**Excerpted passage**
......
This list shows the current members working for the district.

Current employees
| Name | Position |
| Ivan Chaidez | Superintendent |
| Amy Boles | Assistant Superintendent of Human Resources |
| Jenay Enna | Assistant Superintendent of Educational Services |
| Mark Evans | Assistant Superintendent of Business Services |
| Patricia Mondragon-Doty, Genvieve Dorsey | Director(s) of Educational Services |
| Luciana Park | Director of Special Education |
| Terri Anaya | Director of Child Nutrition Services |

===Board of trustees===
Current board members
| Name | Position | Date hired | Date of term expiration |
| Nancy Yue | President | Appointed 2021 | 2026 |
| Frances Herbert | Vice president | 2024 | 2028 |
| Otila Salazar Torres | Board member | 2024 | 2028 |
| Diego Martinez | Board member | 2022 | 2026 |
| Kaushik C. Joglekar | Board member | 2025 | 2026 |

==Schools==
Current school facts
| School | Students | FTE teachers | Student/teacher ratio | Principal | Opening date | Notes/type of school |
| (Alex) Anderson Elementary School | 514 | 25 | 24.1 | Sarah Kates-March | July 1, 1980 | Traditional school; K-6th grades |
| (Julia) Baldwin Elementary School | 485 | 14 | 27.1 | Kristine Loeper | July 1, 1980 | Traditional school; P-6th grades |
| Bernal Intermediate School | 742 | 32 | 24.1 | Tammy Unck | July 1, 1980 | Traditional school; 7th-8th grades |
| Christopher Elementary School | 375 | 15 | 27.1 | Marie Mabanag | July 1, 1980 | Traditional school; K-8th grades |
| (Caroline) Davis Intermediate School | 596 | 29 | 21.1 | Ginelyn Doldolea-Kudsi | July 1, 1980 | Traditional school; 7th-8th grades |
| Del Roble Elementary School | 556 | 16 | 26.1 | Dr. Miguel Rodriguez | July 1, 1980 | Traditional school; K-6th grades |
| Edenvale Elementary School | 467 | 18 | 26.1 | Ryan Haven | November 1, 1966 | Traditional school; K-6th grades |
| (Earl) Frost Elementary School | 638 | 26 | 26.1 | Yolanda Ross | July 1, 1980 | Traditional school; K-8th grades |
| Hayes Elementary School | 592 | 18 | 22.1 | Tracy Cochran | July 1, 1980 | Traditional school; K-6th grades |
| (Leonard) Herman Intermediate School | 871 | 39 | 23.1 | Christy Flores | July 1, 1980 | Traditional school; 5th-8th grades |
| (Rita) Ledesma Elementary School | 494 | 16 | 28.1 | Jason Sorich | August 30, 1999 | Traditional school; K-6th grades |
| Oak Ridge Elementary School | 551 | 20 | 24.1 | Michelle Tsang | July 1, 1980 | Traditional school; K-6th grades |
| Parkview Elementary School | 579 | 21 | 27.1 | Susan Kind | July 1, 1980 | Traditional school; K-6th grades |
| Sakamoto Elementary School | 639 | 23 | 24.1 | Fariba Roberts | August 1966 | Traditional school; K-6th grades |
| Santa Teresa Elementary School | 623 | 25 | 25.1 | Mark Lepori | July 1, 1980 | Traditional school; K-6th grades |
| (Samuel) Stipe Elementary School | 423 | 13 | 26.1 | Virgilio Caruz | July 1, 1980 | Traditional school; K-6th grades |
| (Bertha) Taylor Elementary School | 683 | 23 | 27.1 | Ashley Morefield | July 1, 1980 | Traditional school; K-6th grades |
Note: So far, based on 2021-2022 school year data from the OGSD official website and further information from the California Department of Education.
......
**Given information**
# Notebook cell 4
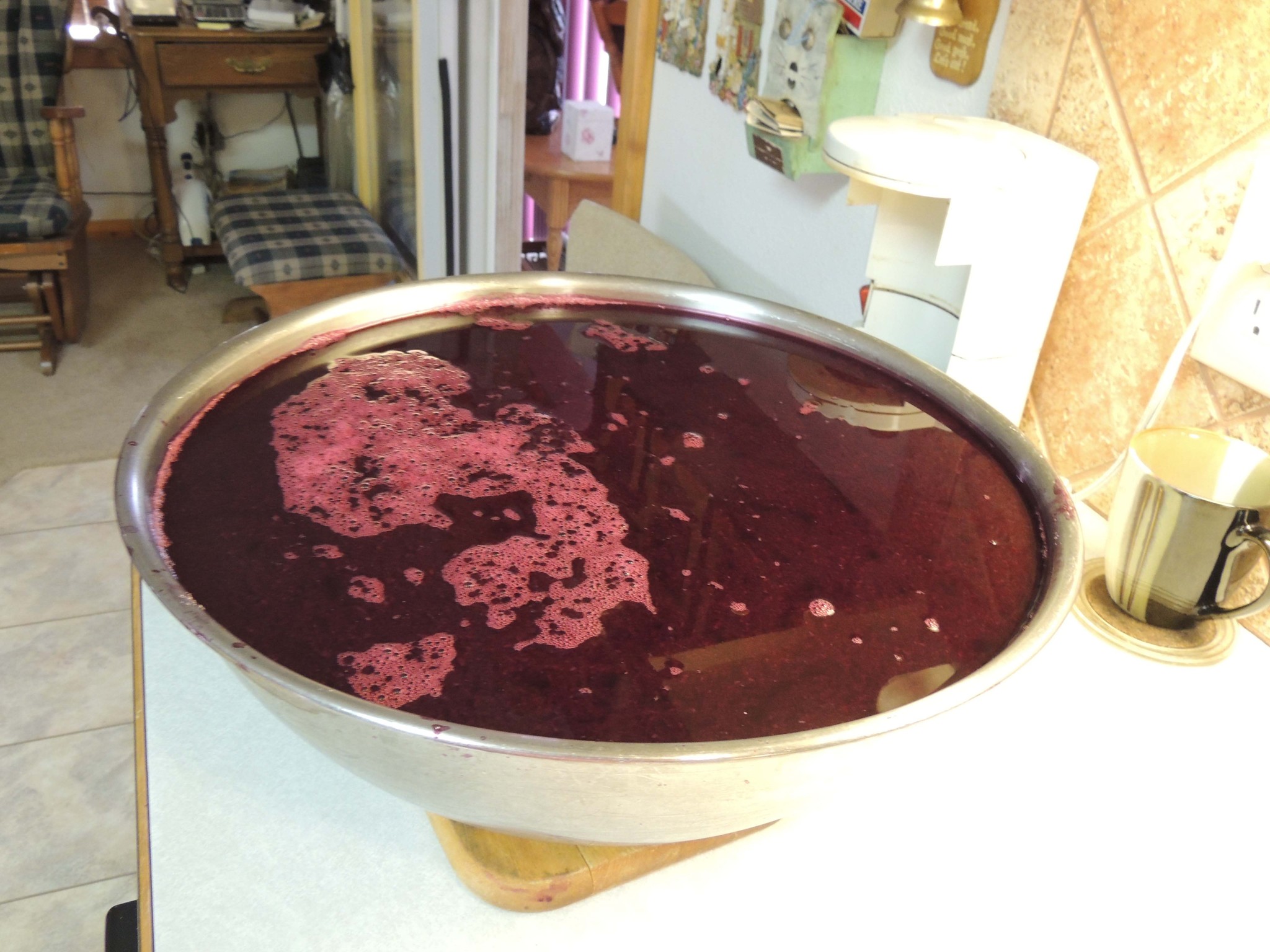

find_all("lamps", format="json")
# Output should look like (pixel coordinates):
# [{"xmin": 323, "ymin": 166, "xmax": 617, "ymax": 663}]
[{"xmin": 895, "ymin": 0, "xmax": 962, "ymax": 27}]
......
**What is being asked**
Translate this sentence from the district staff and schools listing into Spanish: "This list shows the current members working for the district."

**Output**
Esta lista muestra a los miembros actuales que trabajan para el distrito.